[PROVIDED RECORDS — start]

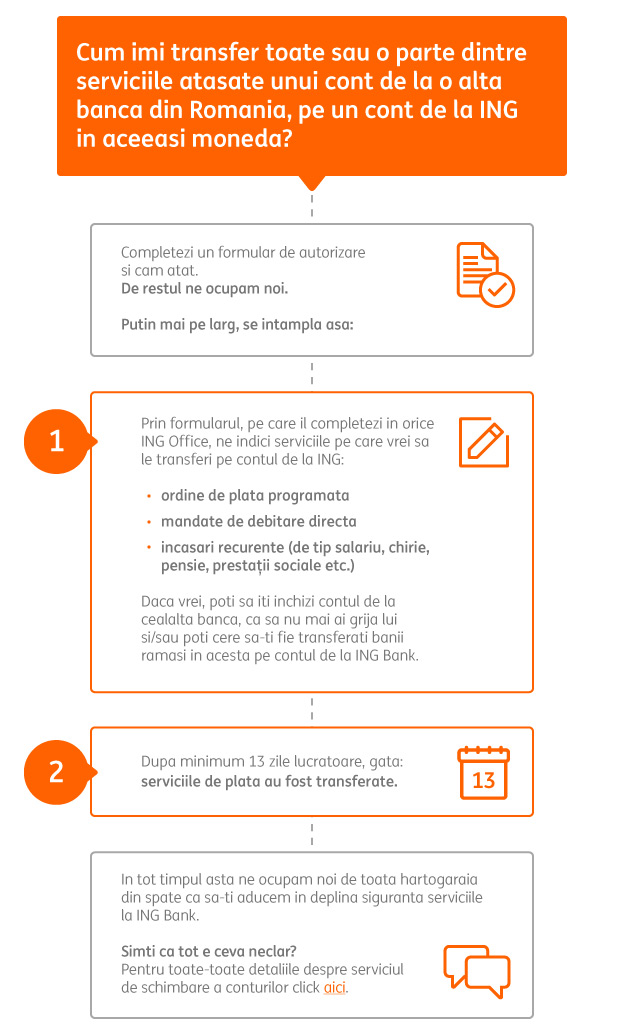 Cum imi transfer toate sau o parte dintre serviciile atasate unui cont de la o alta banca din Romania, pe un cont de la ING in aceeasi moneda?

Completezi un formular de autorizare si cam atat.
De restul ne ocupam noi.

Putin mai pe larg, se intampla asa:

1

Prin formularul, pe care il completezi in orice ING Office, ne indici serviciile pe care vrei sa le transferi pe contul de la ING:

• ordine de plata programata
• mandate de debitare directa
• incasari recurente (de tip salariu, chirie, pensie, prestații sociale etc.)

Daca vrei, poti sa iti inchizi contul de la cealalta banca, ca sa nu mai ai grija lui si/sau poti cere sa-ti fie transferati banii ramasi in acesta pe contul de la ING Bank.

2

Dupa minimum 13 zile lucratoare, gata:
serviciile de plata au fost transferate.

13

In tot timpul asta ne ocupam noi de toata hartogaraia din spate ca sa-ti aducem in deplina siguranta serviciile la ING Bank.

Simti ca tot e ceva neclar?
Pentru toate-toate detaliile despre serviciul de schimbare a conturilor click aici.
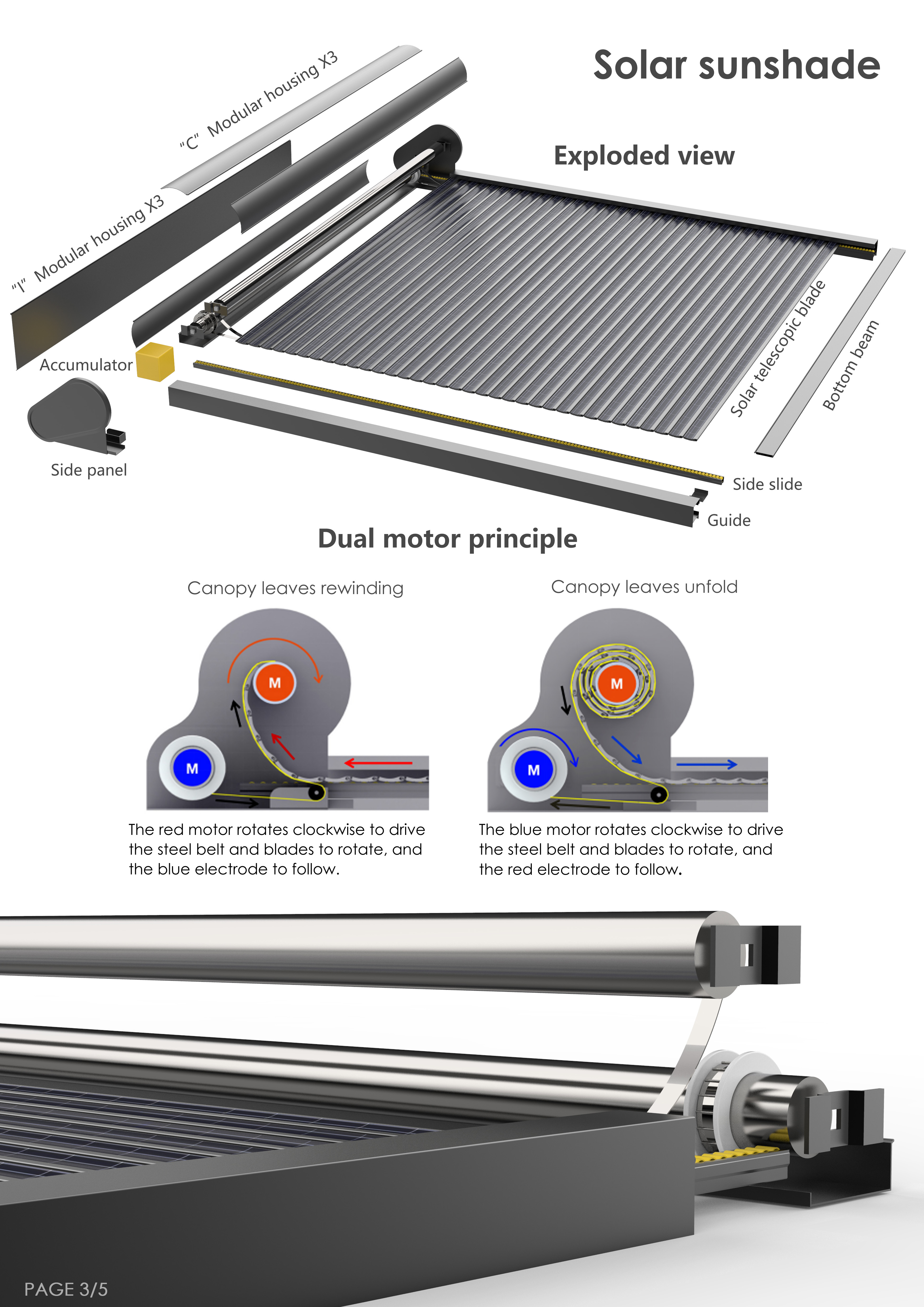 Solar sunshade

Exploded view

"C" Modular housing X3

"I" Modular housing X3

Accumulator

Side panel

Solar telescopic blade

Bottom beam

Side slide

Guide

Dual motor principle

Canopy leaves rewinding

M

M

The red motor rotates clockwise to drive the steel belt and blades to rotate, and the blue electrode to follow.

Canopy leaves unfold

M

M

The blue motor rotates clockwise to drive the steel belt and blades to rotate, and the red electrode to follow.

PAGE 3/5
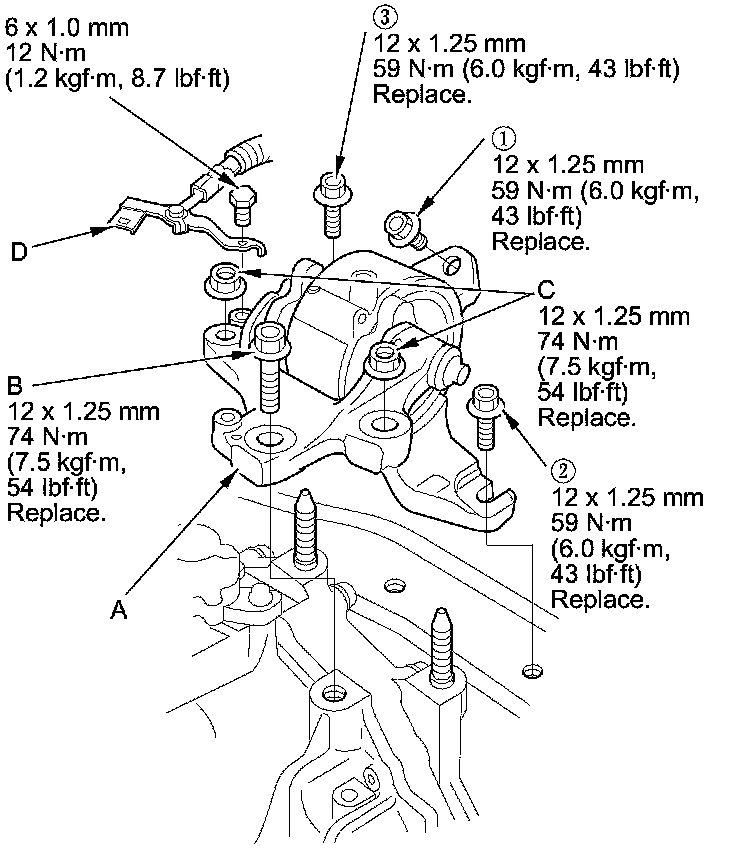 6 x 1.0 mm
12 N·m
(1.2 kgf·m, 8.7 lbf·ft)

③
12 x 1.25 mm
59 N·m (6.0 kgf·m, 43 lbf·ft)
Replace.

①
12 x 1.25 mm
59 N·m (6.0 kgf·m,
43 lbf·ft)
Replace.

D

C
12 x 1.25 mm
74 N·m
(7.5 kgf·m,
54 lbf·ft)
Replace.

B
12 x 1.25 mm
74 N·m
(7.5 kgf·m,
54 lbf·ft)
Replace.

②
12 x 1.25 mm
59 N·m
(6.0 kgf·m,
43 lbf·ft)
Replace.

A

[PROVIDED RECORDS — finish]
[PROVIDED RECORDS — start]

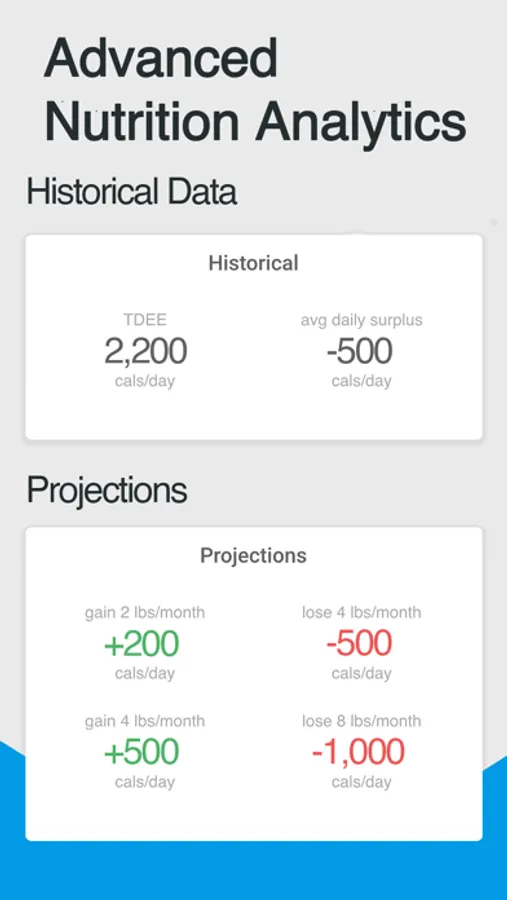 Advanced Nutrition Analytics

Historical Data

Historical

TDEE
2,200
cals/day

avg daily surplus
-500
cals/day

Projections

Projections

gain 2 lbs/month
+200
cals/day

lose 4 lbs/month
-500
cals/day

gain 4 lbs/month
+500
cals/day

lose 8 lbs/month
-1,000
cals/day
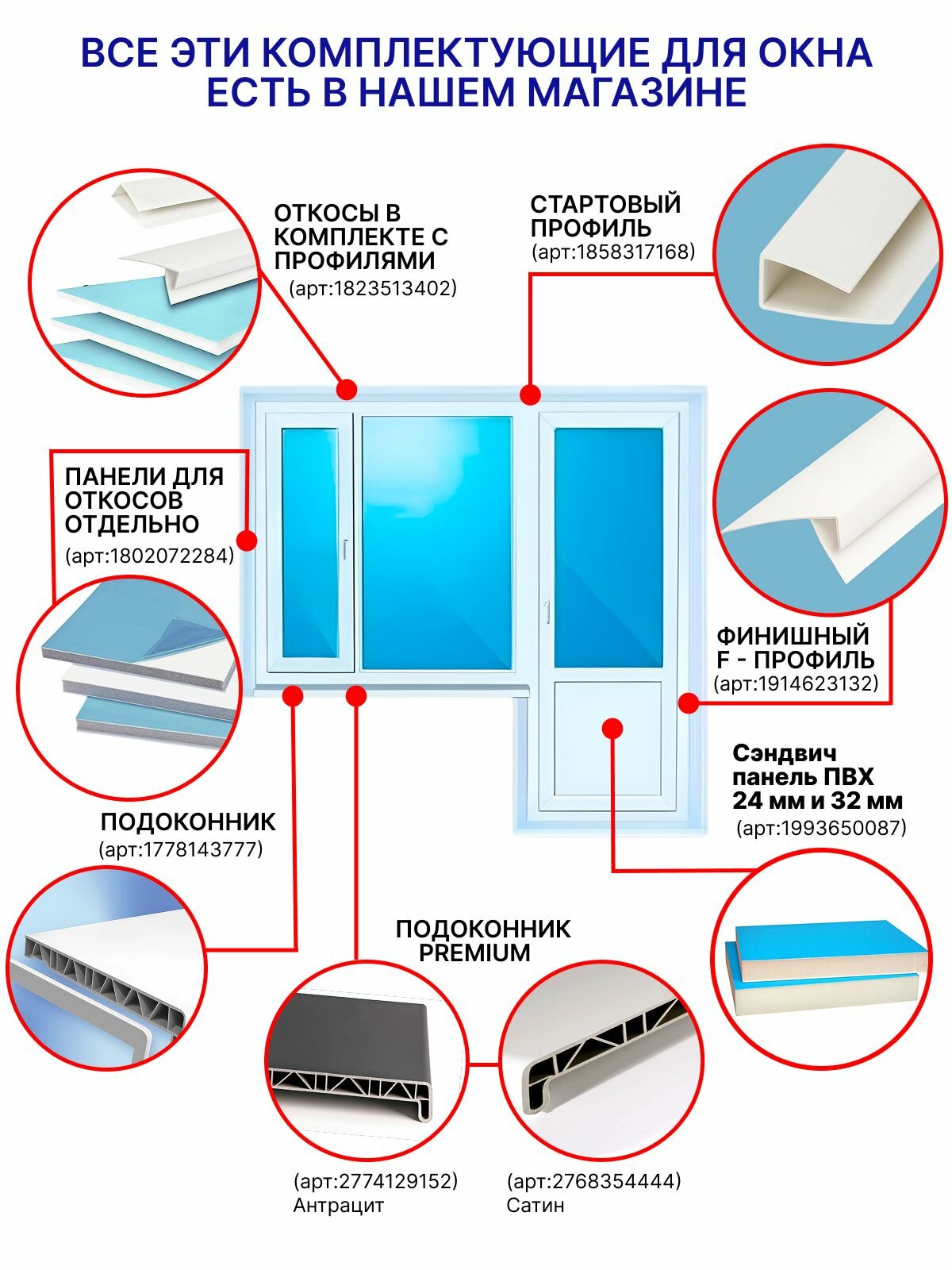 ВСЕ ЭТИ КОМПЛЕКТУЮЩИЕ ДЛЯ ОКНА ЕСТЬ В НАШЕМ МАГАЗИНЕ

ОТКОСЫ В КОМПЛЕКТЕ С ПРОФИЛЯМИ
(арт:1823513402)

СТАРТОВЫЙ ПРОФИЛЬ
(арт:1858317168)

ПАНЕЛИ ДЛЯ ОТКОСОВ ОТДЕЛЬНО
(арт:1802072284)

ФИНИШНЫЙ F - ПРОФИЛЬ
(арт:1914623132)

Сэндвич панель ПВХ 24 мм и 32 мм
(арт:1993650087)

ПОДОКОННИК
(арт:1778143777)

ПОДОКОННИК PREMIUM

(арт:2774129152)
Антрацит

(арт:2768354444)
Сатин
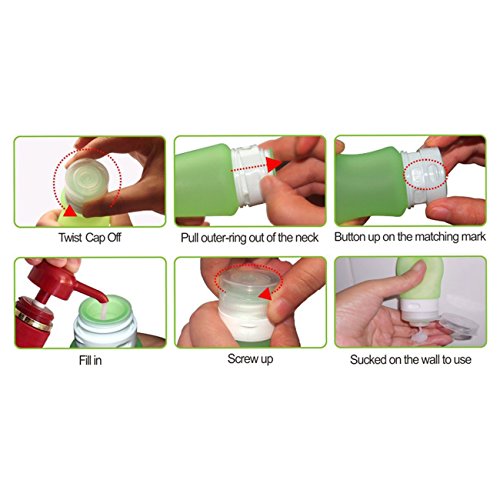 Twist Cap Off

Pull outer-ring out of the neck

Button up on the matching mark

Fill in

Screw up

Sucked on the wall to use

[PROVIDED RECORDS — finish]
[PROVIDED RECORDS — start]

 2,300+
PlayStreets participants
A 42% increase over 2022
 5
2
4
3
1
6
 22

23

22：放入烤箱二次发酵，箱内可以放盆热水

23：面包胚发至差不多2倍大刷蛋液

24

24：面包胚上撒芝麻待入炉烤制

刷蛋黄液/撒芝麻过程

[PROVIDED RECORDS — finish]

**TASK STATEMENT**
Give back the records above exactly, limited to the lines between the one holding "Button up on the matching mark" and the one holding "Sucked on the wall to use", inclusive.

**SOLVED PROBLEM**
Button up on the matching mark

Fill in

Screw up

Sucked on the wall to use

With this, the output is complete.